(EXTRACT TO READ begins)

Ankh-Morpork Guard said:
			
		

> Kyra provided a simple nod, though it seemed aimed at Karr more than Cyd. It was fairly easy to see her eyes scan them over again before she looked back to Cyd, "Information doesn't come cheap. Tressek may pay me, but it isn't much."





"A girls got to make a living," replies Cyd, a hint of a smile on his face. "We've got a little cash. So let me ask you a question: What do you know about Bestine?"


----------



## Dire Lemming (Aug 10, 2007)

Issachar raises an eyebrow and looks back at the dancers.  This time actually looking at them rather than just watching.  "Huh, so they're hiding from someone." he says matter of factly.


----------



## Ankh-Morpork Guard (Aug 10, 2007)

"I know that anything I tell you about that city is worth more than you look like you've got," Kyra smiled again, "But who knows? Haven't had to shoot anyone today so maybe I'm feeling generous. It would depend on what you want to know, of course."

The bartender looked over his shoulder to the entertainers again. There were five of them. Two dancers, three musicians, one of which was also singing. There were a pair of Bothans, male and female, a rather young looking human male, a female Twi'lek, and a very large Ithorian that could have been anything.

(EXTRACT TO READ ends)

## LIST OF TASKS
[1] In the roleplay thread, how many entertainers does the bartender count?
[2] Print the part of the roleplay thread that opens with the words containing "## Dire Lemming" and closes with "matter of factly.".
[3] Carry on the roleplay thread about Kyra, Cyd and the cantina entertainers from the point where it stops.

(INFORMATION PROVIDED begins)

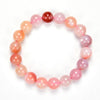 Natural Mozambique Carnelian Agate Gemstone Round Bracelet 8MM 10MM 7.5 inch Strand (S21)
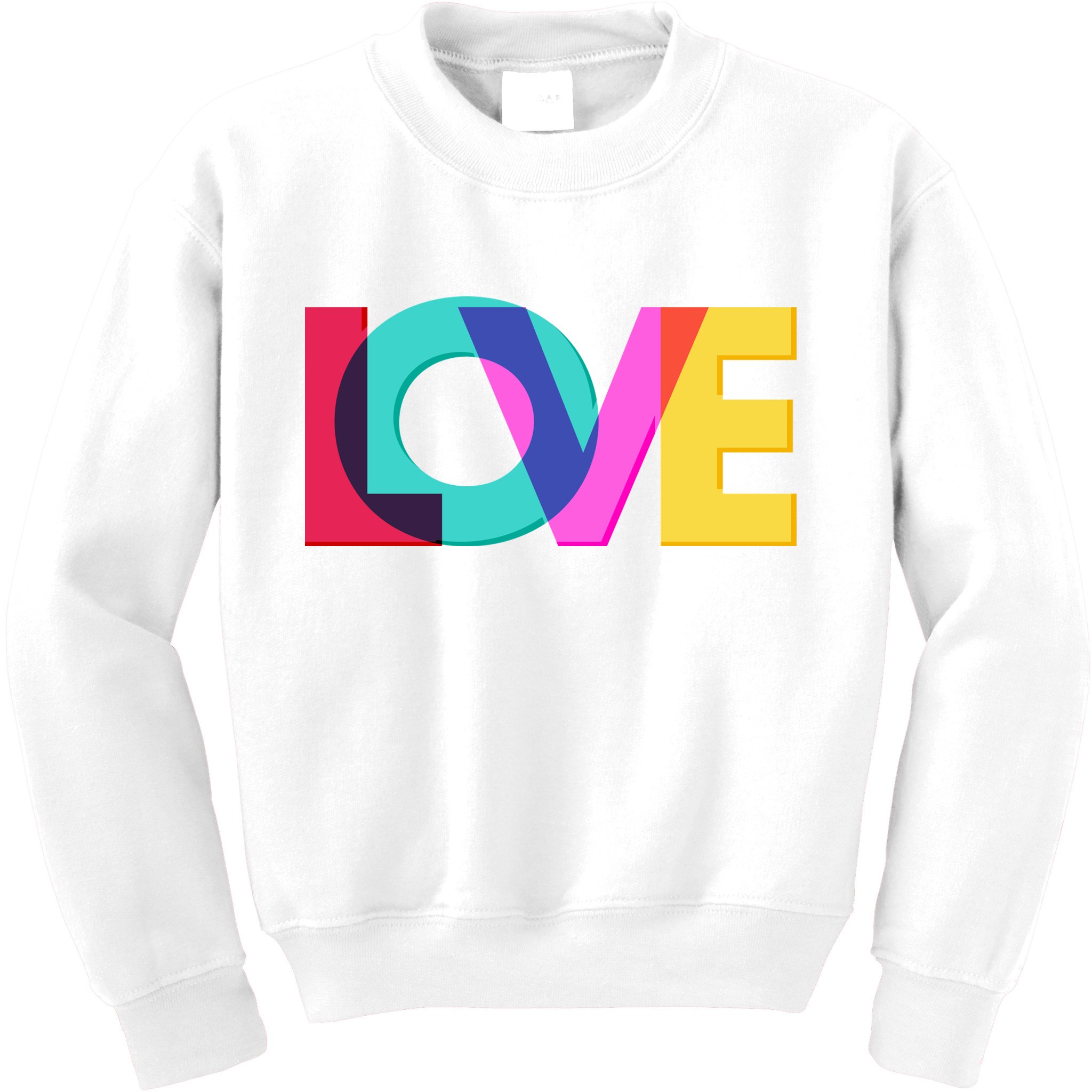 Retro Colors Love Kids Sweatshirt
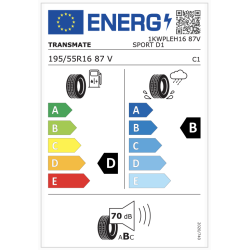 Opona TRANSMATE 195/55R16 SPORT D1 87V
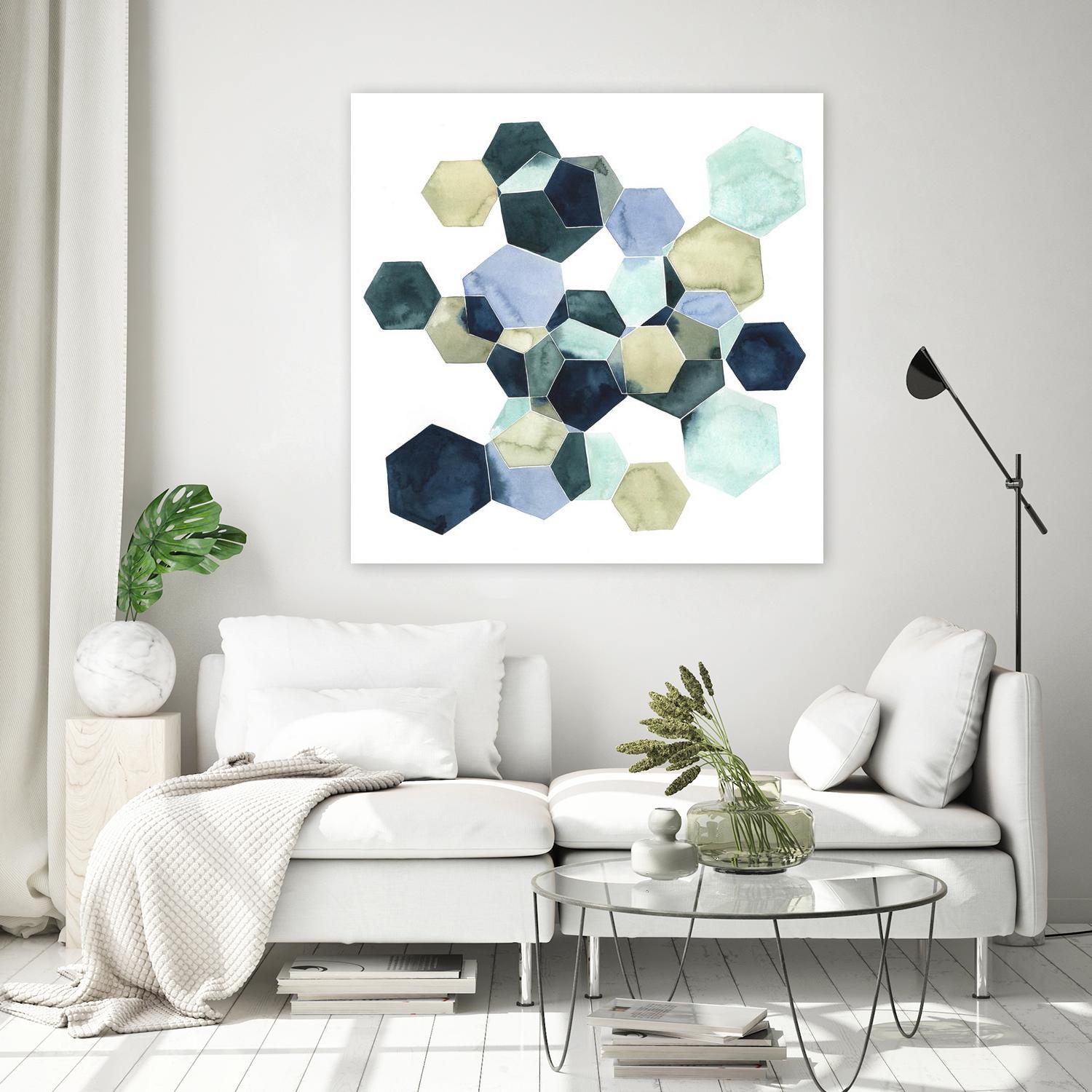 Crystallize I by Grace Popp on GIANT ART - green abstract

(INFORMATION PROVIDED ends)

## RESULTS OF THE TASKS
[1] Five.

[2]
## Dire Lemming (Aug 10, 2007)

Issachar raises an eyebrow and looks back at the dancers.  This time actually looking at them rather than just watching.  "Huh, so they're hiding from someone." he says matter of factly.

[3]
Turning back to look to Issachar, Tressek shrugged again, "Everyone's hiding out here. No other reason to be on this planet unless you're crazy or you don't have a choice. Hells, I expect you're hiding from something, too. Don't look crazy, at least."


----------



## Dire Lemming (Aug 10, 2007)

Issachar smiles and nods.  "Of course, of course, though those artsy types tend to be a bit on the crazy side.  Wouldn't you want to know who their hiding from if they're going to be standing on your stage every day?"  He shakes his head.  "Aw, sorry, I should be telling you you're a refreshingly good person for taking in a bunch of starving artists without having to know stuff like that."  He smiles again, turning back to the show.  "They're really very good though."


----------



## Rhun (Aug 10, 2007)

Cyd is quickly tiring of the verbal game he is playing; he was a solider, not a diplomat. He preferred problems that could be solved with his gun. He lowers his voice, making sure that he is not overheard. "Listen, Kyra. We need to get into Bestine without rousing any suspicions. With the bucketheads all jumped up, that is going to be difficult. But if you can help us out, we will surely make it worth your while."


----------



## possum (Aug 11, 2007)

Varren remains silent as Kyra and his friends chat about dancers and the Empire.  He doesn't completely trust her, bit he notes to himself that he will go along with any plan that the rest of the group does.  He will keep an eye on her, though, he promises himself.  With that mentally said, Varren takes another sip from his ale.


----------



## Ankh-Morpork Guard (Aug 12, 2007)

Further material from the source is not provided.